L'esito del voto è stato inequivocabile, perché oltre alla Lega a dire sì c'è stata solo Italia Viva (con l'astensione dei tre senatori dell'Svp). Il risultato è stato da partita di basket degli anni '50: 112 contro 26. E un'altra bocciatura è venuta per un successivo emendamento leghista, che chiedeva che nei Comuni con almeno quindicimila abitanti il candidato che prende il 40% dei voti possa diventare sindaco senza passare per il ballottaggio. Emendamento poi trasformato in ordine del giorno, che, come si sa, ha valore spesso simbolico.
Guardando alle mosse di Salvini e della Lega è abbastanza evidente che la ricerca di marcare le differenze rispetto agli alleati sia ormai diventata una strategia, che non ha bisogno di fatti contingenti, muovendosi trasversalmente su molti argomenti e settori, sui quali spesso non si avrebbe nemmeno titolo ad intervenire.
Va da sé che il cammino di questo governo non può avere alternativa che stare insieme, sebbene per forza. Perché la politica è scienza inesatta e quindi quel che è oggi il ''sentiment'' del Paese, tutto mirato al centro-destra, potrebbe mutare nel momento in cui, venendo al pettine i nodi delle promesse elettorali non ancora attuate, la posizione della coalizione sarebbe a rischio di pericolosi scricchiolii.

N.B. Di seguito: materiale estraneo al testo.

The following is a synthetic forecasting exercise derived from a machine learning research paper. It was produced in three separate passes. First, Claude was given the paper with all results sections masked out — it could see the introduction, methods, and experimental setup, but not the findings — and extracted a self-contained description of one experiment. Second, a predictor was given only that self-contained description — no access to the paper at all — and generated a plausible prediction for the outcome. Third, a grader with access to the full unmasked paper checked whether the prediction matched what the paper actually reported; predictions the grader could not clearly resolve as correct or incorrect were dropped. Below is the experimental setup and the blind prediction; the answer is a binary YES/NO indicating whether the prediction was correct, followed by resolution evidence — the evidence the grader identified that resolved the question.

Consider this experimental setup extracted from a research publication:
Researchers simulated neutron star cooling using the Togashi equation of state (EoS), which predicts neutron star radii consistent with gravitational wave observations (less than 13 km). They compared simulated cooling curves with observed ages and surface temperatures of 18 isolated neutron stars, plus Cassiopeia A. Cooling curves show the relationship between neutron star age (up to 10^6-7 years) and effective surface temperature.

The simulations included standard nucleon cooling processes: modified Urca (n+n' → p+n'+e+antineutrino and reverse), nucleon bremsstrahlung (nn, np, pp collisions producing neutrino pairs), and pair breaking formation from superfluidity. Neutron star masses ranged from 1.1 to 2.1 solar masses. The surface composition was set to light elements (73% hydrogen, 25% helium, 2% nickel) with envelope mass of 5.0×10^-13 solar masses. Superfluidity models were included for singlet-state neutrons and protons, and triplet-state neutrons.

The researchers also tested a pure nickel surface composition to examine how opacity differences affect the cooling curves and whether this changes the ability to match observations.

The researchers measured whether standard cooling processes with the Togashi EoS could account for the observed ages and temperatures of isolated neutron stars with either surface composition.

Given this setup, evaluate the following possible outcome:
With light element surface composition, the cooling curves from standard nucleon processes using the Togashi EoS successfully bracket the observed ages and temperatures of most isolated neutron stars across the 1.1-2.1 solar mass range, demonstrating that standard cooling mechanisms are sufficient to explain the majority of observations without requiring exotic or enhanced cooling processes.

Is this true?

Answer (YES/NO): NO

Ciascuno, nelle fasi intermedie tra una elezione e l'altra, si muove in base alla propria convenienza ed è questo che sta facendo Matteo Salvini che però ormai si è reso conto di essere stretto tra due ganasce di una tenaglia. Una abbastanza scontata - Fratelli d'Italia e, quindi, Giorgia Meloni -, l'altra meno - una Forza Italia che cresce pericolosamente, almeno per la Lega -.

In una posizione di oggettiva debolezza, cui si cerca di porre rimedio con proclami e annunci che cominciano ad essere malsopportati da chi non è leghista al 100 per cento, il movimento è costretto a contarsi per capire se è compatto dietro Salvini e le sue posizioni. Perché i segnali di dissenso interno sui manifestano con sempre maggiore frequenza e intensità, come dimostra la sortita di un ''influencer'', o presunto tale, che si è dato il soprannome di Champagne, che ha chiesto a Salvini di non pensare più al Ponte sullo Stretto e a pensare ad altro, come ad esempio le condizioni imbarazzanti in cui versa l'autostrada Como-Chiasso.
Si dirà che ormai di sparate simili sul web se ne trovano quotidianamente a centinaia, forse migliaia, poichè la Rete concede a tutti - colti o ignoranti - di servirsene. Questo Champagne, nella vita lontano dai video, ha come nome Filippo e come cognome Romeo.

Stesso cognome del capogruppo della Lega al Senato, Massimiliano Romeo.
Una coincidenza che si potrebbe definire bizzarra se non si sapesse che Filippo e Massimiliano Romeo sono fratelli, senza che questo significhi che il politico condivida quel che dice l'altro.
Come frequenti e intense solo le perplessità di alcune recenti mosse in ottica elettorale, come la spudorata corte che si sta facendo al generale Vannacci e l'arruolamento di Aldo Patricello, recordman di preferenze per Forza Italia alle europee del 2019 e ora in corsa a tornare a Bruxelles sotto la bandiere della Lega. Ora cosa c'entrino Vannacci e Patricello con le radici del pensiero padano è un interrogativo che interessa poche persone, che però sono tutte leghiste.